WRITTEN INSTRUCTION →
Reproduce the lines from the one with "Which would you" through the end of the records, requests included, but multiply every coordinate in the answers by 0.3 and round each to a whole number, rounding halves up. Leave the pictures out.

Data listing →

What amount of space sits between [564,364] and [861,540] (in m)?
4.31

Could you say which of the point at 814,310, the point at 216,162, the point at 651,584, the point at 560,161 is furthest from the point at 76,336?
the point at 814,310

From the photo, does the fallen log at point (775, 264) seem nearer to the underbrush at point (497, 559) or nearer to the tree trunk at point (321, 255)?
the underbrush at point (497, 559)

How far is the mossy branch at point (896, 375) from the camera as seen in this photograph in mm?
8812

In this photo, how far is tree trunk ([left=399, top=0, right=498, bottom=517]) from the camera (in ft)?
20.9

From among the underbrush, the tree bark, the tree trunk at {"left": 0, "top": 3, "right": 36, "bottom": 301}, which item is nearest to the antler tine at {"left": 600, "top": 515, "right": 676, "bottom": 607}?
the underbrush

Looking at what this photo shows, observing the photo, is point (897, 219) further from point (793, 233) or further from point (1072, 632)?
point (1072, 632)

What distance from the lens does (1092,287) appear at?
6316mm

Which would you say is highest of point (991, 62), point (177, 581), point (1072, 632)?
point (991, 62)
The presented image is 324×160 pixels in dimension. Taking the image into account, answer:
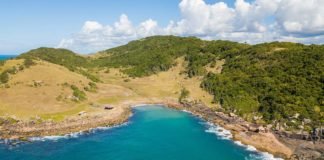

EXERCISE RESULT →
Which would you say is highest of point (991, 62), point (177, 581), point (1072, 632)?
point (297, 19)
The presented image is 324×160 pixels in dimension. Taking the image into account, answer:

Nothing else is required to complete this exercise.